In Turkey, many students are using ghostwriting services to write final papers and dissertations. DW takes a look at what has become a booming business.
Turkish universities are facing a new, not very academic challenge: ghostwriting. From bachelor’s and master’s theses to doctor’s dissertations — almost any form of written academic paper can now be ordered, for a price, from specialized companies.
Particularly at private universities, there is a veritable boom in such ghostwriting. Turkey has 63 private universities, most of them established within the past five years.
A short search on online academic forums found that some 50 companies are operating on this ghostwriter market. They ask for the equivalent of between €500 and €3,000 ($567 and $3,400) per paper. That tots up to revenue of more than €25 million per year.
Private universities to blame?
According to Dr. Gorkem Dogan, the chairman of “Egitim Sen,” a union for those working in education and academia, this significant rise in the number of ghostwritten dissertations has been caused solely by the uncontrolled increase in the number of private universities.

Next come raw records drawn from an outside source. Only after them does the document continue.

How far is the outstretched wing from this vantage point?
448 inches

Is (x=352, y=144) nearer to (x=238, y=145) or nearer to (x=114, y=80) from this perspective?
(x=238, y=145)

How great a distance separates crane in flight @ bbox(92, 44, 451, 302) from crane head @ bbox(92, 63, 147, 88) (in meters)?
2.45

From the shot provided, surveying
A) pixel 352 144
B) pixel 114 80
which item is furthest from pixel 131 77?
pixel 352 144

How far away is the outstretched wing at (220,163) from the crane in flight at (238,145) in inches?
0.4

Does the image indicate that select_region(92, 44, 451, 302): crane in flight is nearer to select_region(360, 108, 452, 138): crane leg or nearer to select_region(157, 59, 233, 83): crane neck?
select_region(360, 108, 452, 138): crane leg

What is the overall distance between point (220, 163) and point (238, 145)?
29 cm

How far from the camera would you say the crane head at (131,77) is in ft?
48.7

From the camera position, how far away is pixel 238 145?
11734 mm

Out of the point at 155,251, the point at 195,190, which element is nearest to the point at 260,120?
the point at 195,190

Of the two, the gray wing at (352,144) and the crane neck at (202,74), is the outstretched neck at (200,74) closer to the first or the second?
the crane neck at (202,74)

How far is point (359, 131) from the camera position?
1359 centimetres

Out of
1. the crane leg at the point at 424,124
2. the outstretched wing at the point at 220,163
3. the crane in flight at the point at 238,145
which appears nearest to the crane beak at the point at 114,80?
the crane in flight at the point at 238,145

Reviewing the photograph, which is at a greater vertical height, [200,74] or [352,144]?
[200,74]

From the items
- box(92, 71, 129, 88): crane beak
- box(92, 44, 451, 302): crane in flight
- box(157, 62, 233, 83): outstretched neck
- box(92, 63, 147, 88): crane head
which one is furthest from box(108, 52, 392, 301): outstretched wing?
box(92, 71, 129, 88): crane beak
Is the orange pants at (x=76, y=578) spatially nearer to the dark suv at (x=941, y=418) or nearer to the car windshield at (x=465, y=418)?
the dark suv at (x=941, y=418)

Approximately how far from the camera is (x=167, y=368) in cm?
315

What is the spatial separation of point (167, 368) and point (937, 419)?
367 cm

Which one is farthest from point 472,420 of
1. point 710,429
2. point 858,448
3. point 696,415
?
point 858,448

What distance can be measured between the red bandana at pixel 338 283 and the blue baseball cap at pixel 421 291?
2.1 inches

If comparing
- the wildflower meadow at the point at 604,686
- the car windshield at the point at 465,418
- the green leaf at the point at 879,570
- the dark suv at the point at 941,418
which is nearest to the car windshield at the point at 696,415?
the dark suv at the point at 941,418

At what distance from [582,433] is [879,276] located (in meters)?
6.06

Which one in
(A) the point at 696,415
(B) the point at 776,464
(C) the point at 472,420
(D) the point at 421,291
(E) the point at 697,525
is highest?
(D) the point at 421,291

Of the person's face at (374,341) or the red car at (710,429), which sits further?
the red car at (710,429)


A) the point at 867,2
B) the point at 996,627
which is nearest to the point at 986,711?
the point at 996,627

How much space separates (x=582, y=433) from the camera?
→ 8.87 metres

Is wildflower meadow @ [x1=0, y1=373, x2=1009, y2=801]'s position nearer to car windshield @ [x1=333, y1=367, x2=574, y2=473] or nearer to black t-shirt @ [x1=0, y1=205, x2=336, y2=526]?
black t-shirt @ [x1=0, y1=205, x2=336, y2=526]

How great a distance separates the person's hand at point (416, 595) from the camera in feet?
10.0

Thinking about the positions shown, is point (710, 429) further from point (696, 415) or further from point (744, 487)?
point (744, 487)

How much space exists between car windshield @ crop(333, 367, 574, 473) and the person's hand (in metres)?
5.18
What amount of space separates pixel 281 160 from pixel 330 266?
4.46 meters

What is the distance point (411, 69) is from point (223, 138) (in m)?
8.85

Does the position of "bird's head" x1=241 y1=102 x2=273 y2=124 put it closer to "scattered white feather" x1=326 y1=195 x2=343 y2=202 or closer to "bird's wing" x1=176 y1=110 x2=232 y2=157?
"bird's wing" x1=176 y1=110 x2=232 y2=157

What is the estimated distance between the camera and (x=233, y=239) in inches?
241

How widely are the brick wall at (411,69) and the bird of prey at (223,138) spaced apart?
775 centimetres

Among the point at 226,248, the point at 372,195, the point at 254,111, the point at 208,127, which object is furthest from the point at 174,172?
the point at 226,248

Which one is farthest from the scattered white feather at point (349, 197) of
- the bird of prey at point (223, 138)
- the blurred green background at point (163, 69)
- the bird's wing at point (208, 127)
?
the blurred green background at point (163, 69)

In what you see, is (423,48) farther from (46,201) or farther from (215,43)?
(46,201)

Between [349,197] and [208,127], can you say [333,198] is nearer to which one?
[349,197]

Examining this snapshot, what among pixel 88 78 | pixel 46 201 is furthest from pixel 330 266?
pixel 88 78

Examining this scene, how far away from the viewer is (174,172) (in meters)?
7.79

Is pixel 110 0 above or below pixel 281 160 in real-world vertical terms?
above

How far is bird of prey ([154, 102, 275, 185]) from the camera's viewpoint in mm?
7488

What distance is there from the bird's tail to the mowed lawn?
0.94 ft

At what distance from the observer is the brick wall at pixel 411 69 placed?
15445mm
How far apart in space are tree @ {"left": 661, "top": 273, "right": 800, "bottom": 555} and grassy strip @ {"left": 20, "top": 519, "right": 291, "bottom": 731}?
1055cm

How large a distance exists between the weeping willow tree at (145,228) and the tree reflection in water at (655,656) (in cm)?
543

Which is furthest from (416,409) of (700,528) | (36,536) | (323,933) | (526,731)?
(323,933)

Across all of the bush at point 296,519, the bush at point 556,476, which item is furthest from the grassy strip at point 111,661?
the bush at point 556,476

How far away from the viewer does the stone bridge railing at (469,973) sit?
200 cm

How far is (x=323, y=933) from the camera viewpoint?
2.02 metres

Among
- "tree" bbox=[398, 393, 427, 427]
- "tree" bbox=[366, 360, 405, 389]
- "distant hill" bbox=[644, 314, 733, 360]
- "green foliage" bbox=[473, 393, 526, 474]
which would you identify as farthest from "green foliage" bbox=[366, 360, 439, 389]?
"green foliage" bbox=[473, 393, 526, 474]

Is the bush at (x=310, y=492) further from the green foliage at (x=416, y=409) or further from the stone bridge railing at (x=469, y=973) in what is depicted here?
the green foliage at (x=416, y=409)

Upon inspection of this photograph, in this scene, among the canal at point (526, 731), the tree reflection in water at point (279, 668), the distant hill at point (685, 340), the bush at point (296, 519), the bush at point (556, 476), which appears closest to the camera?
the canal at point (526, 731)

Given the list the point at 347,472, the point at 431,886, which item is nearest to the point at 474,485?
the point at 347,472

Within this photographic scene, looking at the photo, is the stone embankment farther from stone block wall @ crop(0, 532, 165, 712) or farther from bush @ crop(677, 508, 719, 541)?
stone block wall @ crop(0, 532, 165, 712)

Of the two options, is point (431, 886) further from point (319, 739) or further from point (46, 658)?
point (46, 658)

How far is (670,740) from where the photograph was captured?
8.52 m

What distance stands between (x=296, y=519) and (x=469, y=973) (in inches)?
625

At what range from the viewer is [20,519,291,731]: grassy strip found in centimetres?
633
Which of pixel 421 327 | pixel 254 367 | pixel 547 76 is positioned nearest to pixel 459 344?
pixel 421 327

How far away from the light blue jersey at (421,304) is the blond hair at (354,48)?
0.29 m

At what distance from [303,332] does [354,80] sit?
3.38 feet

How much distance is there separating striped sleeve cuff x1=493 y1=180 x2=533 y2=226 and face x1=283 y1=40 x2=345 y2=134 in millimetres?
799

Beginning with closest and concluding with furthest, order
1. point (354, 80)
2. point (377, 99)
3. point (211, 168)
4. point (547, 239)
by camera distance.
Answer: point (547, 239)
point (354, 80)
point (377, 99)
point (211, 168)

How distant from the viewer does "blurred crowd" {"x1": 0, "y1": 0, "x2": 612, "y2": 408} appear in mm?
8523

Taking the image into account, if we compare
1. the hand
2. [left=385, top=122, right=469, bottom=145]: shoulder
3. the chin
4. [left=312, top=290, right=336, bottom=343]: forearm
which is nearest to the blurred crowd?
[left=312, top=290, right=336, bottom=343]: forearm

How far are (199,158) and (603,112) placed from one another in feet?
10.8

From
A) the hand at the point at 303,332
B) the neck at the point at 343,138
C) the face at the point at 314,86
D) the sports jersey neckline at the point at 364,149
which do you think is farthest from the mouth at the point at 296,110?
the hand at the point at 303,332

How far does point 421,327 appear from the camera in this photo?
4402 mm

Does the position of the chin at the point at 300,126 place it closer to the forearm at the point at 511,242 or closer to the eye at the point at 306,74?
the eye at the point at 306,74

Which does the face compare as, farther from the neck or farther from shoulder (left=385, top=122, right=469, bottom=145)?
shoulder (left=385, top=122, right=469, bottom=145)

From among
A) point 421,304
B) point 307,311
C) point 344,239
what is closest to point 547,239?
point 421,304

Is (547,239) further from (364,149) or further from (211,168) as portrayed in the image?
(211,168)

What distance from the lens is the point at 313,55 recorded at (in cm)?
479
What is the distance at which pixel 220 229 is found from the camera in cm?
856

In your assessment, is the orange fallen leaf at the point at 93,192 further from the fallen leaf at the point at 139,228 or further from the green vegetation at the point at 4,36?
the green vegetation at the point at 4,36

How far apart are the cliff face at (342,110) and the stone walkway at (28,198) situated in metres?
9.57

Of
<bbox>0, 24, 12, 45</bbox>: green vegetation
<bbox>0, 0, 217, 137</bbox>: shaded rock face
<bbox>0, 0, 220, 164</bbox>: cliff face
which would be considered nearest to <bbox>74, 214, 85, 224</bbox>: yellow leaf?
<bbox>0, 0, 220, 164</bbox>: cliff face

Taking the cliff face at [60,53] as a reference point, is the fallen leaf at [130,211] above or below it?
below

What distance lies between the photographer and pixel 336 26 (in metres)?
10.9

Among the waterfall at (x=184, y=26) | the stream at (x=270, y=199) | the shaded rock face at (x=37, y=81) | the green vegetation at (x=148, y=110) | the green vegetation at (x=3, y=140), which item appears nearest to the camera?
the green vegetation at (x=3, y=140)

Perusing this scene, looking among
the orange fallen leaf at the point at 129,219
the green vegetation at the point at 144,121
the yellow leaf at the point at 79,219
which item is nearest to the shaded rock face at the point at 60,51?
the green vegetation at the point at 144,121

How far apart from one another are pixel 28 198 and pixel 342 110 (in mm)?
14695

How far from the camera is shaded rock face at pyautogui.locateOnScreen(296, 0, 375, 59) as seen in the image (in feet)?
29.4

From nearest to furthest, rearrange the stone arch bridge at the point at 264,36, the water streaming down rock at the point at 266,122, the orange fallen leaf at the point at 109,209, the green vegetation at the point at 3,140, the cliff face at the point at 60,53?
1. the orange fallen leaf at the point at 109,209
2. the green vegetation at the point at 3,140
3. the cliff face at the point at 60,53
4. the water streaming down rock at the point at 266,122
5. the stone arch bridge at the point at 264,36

Dogan recalled the fact that many university teachers lost their jobs when a state of emergency was imposed following the failed coup of June 2016. Many more than 100,000 public service employees were formally suspended from their jobs, while more than 6,000 academics were made unemployed just by a special decree from President Erdogan.
“It may be hard to prove whether the suspension of these academics caused the marked increase in ghostwriters or not. But it is a fact that the suspensions were another real blow to Turkey’s already shaken academic sphere,” Dogan said.
The main users: Medical students
A DW reporter pretending to be a student writing his master’s thesis asked a representative of a ghostwriting company about the going prices.
The employee said that he himself was an academic. “I am also on the examination board for both the doctoral viva and the thesis defense,” he said. “I write any academic paper for 7,000 Turkish liras (€1,200).”